---- INFORMATION GIVEN

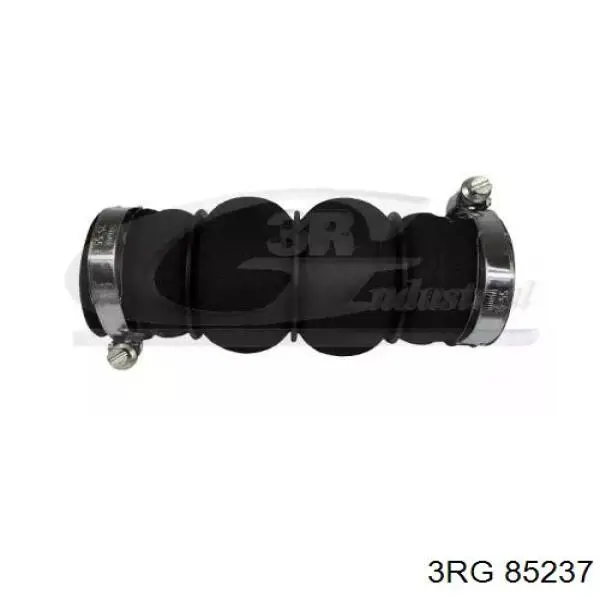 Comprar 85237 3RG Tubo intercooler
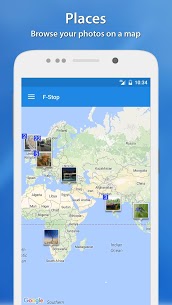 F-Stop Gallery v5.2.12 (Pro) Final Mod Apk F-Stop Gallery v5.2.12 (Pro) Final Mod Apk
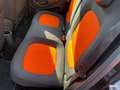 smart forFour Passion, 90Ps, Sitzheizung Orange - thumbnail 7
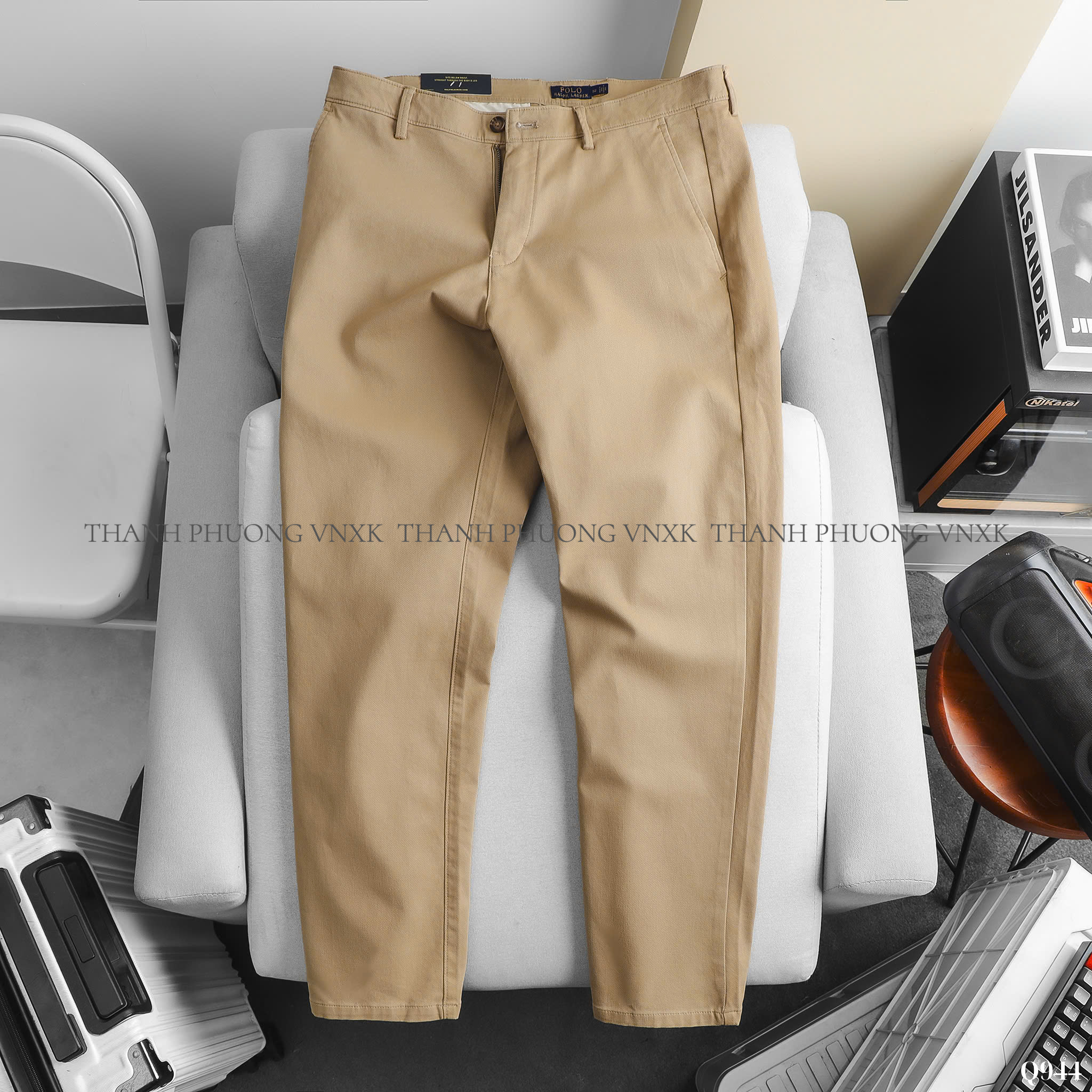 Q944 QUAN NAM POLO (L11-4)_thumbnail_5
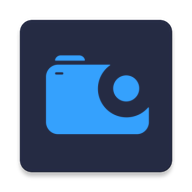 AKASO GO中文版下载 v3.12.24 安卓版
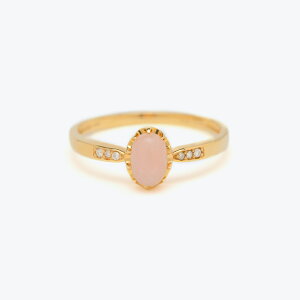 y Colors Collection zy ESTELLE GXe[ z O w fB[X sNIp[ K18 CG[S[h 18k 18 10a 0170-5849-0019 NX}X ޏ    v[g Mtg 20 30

--------
---- INFORMATION GIVEN

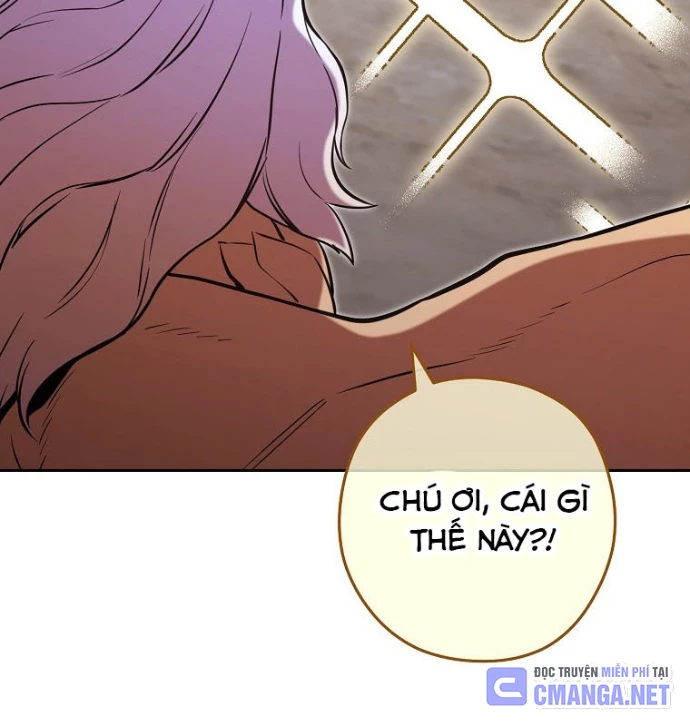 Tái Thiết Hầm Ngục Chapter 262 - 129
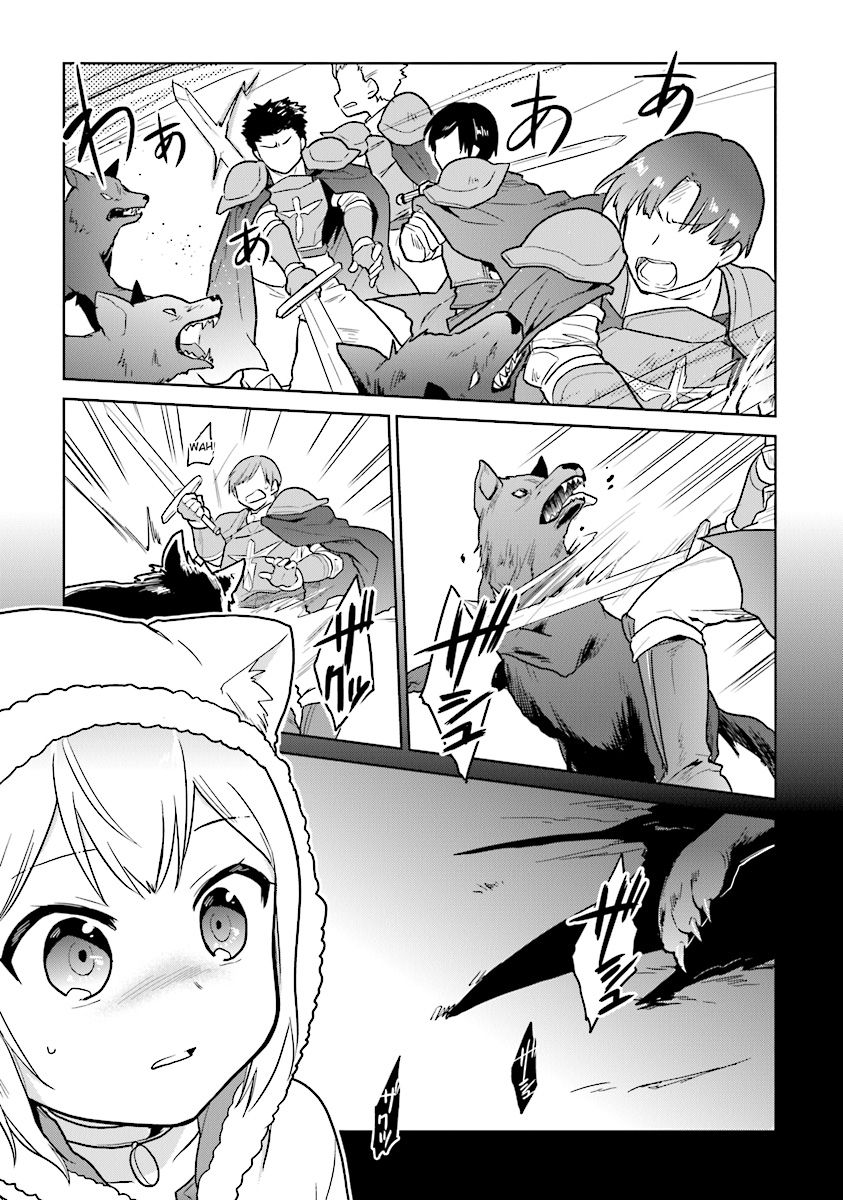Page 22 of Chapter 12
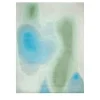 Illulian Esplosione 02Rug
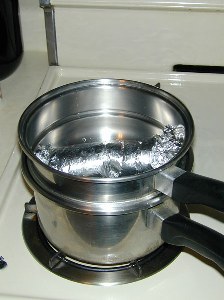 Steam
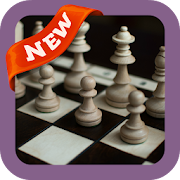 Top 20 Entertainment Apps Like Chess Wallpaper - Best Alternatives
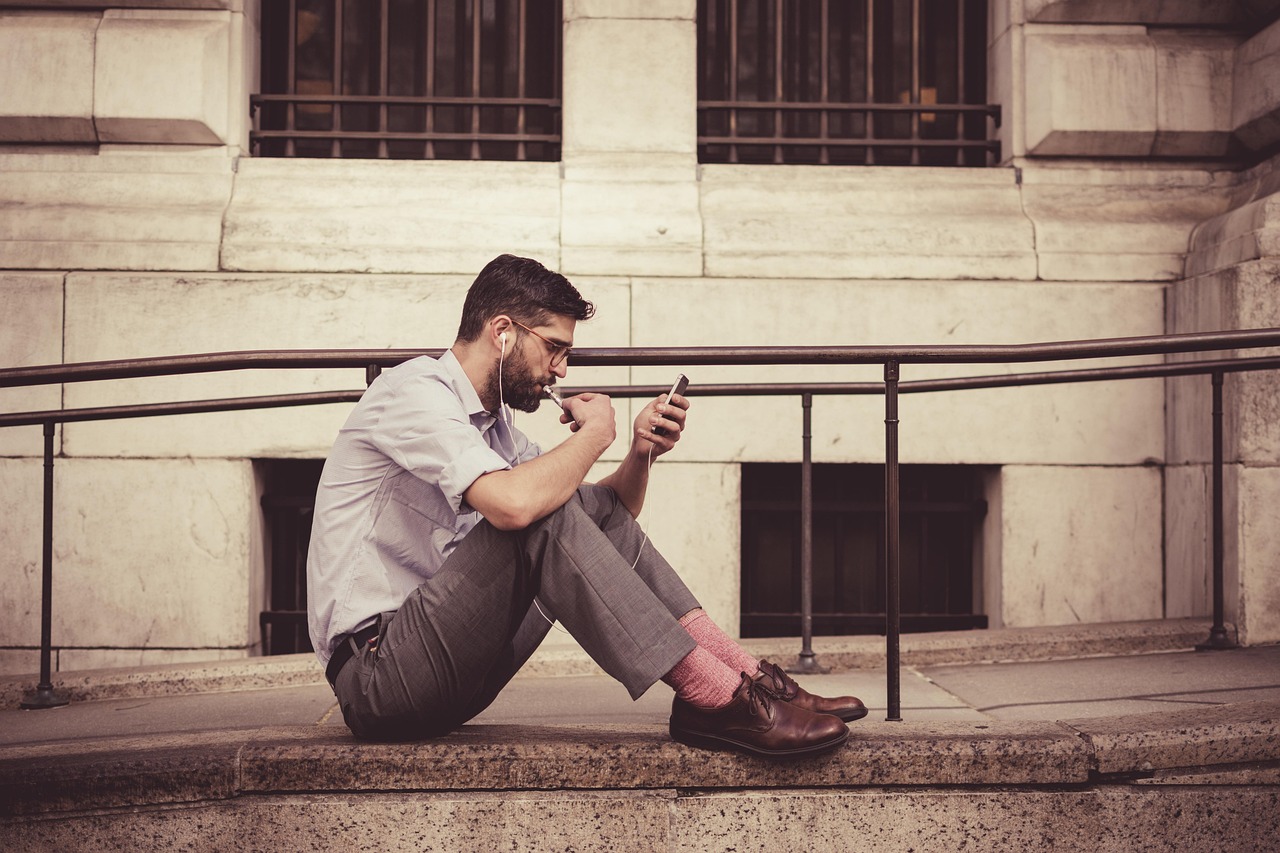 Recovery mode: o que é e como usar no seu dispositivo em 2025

--------
---- INFORMATION GIVEN

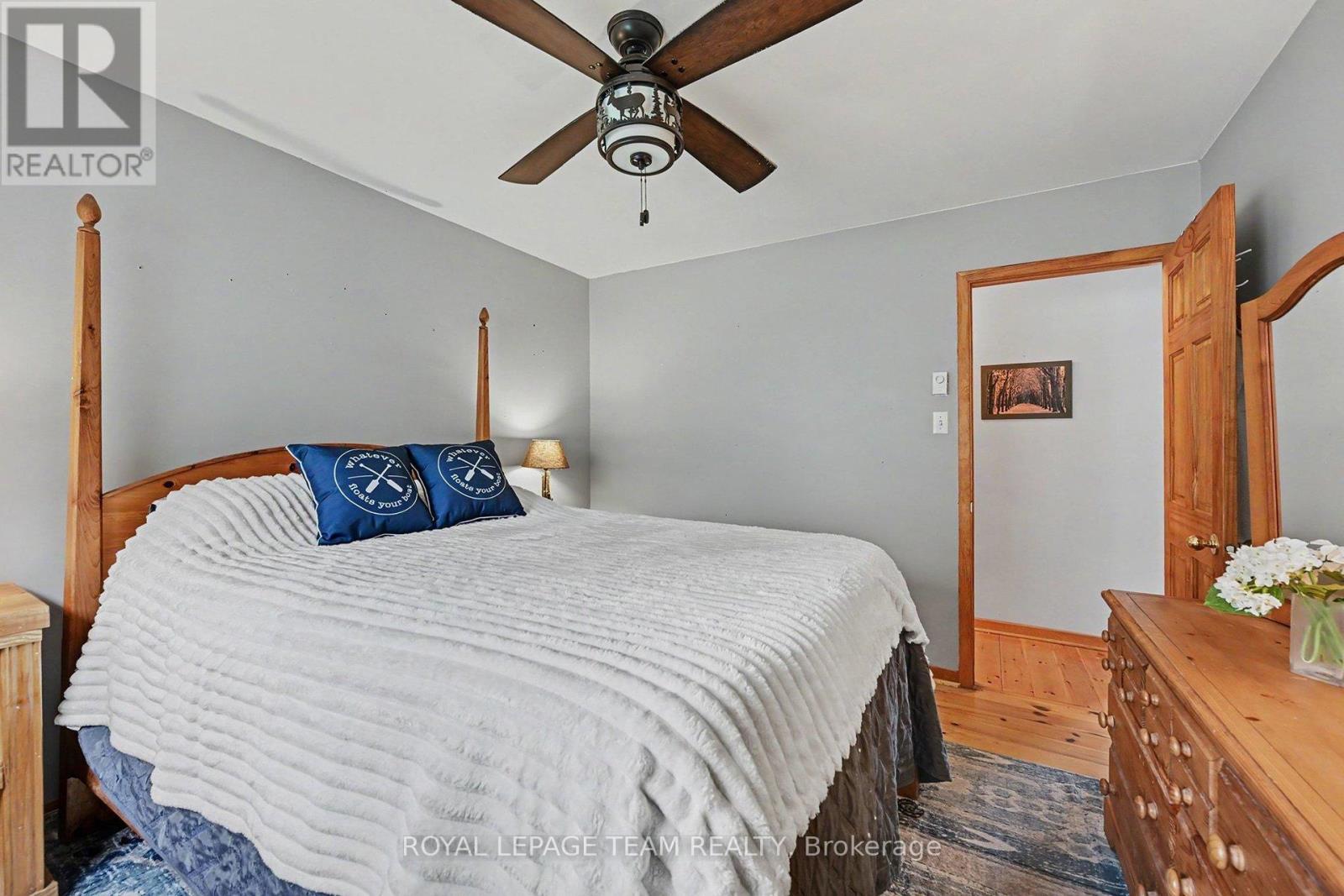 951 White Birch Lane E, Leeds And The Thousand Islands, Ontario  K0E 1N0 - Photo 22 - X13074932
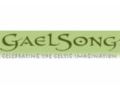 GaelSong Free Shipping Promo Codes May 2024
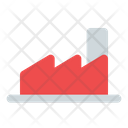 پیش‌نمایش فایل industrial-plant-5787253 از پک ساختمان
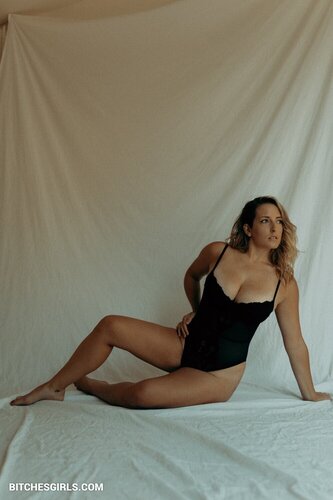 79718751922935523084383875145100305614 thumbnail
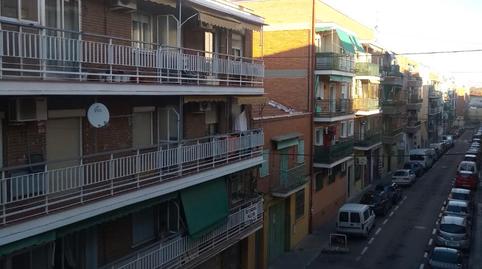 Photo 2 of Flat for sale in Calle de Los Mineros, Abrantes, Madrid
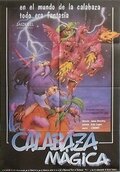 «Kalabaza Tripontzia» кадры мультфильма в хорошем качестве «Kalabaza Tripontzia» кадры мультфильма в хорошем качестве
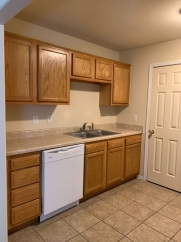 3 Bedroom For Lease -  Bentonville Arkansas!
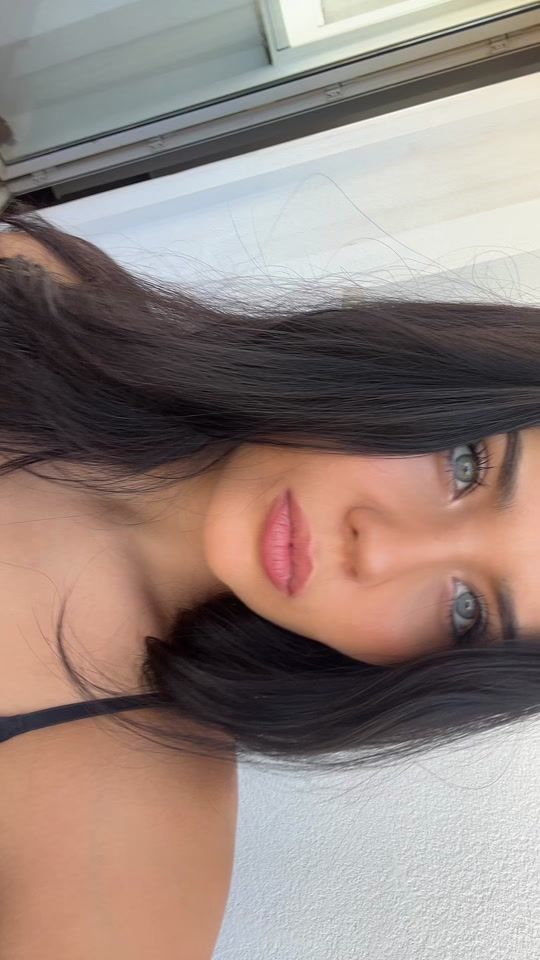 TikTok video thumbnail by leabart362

--------

• _WHAT YOU NEED TO DO_
Using the entries above, reproduce word for word only the lines from the one that contains "Page 22 of Chapter 12" to the one that contains "Recovery mode: o", both ends included, and drop every picture.

• _SOLUTION_
Page 22 of Chapter 12
 Illulian Esplosione 02Rug
 Steam
 Top 20 Entertainment Apps Like Chess Wallpaper - Best Alternatives
 Recovery mode: o que é e como usar no seu dispositivo em 2025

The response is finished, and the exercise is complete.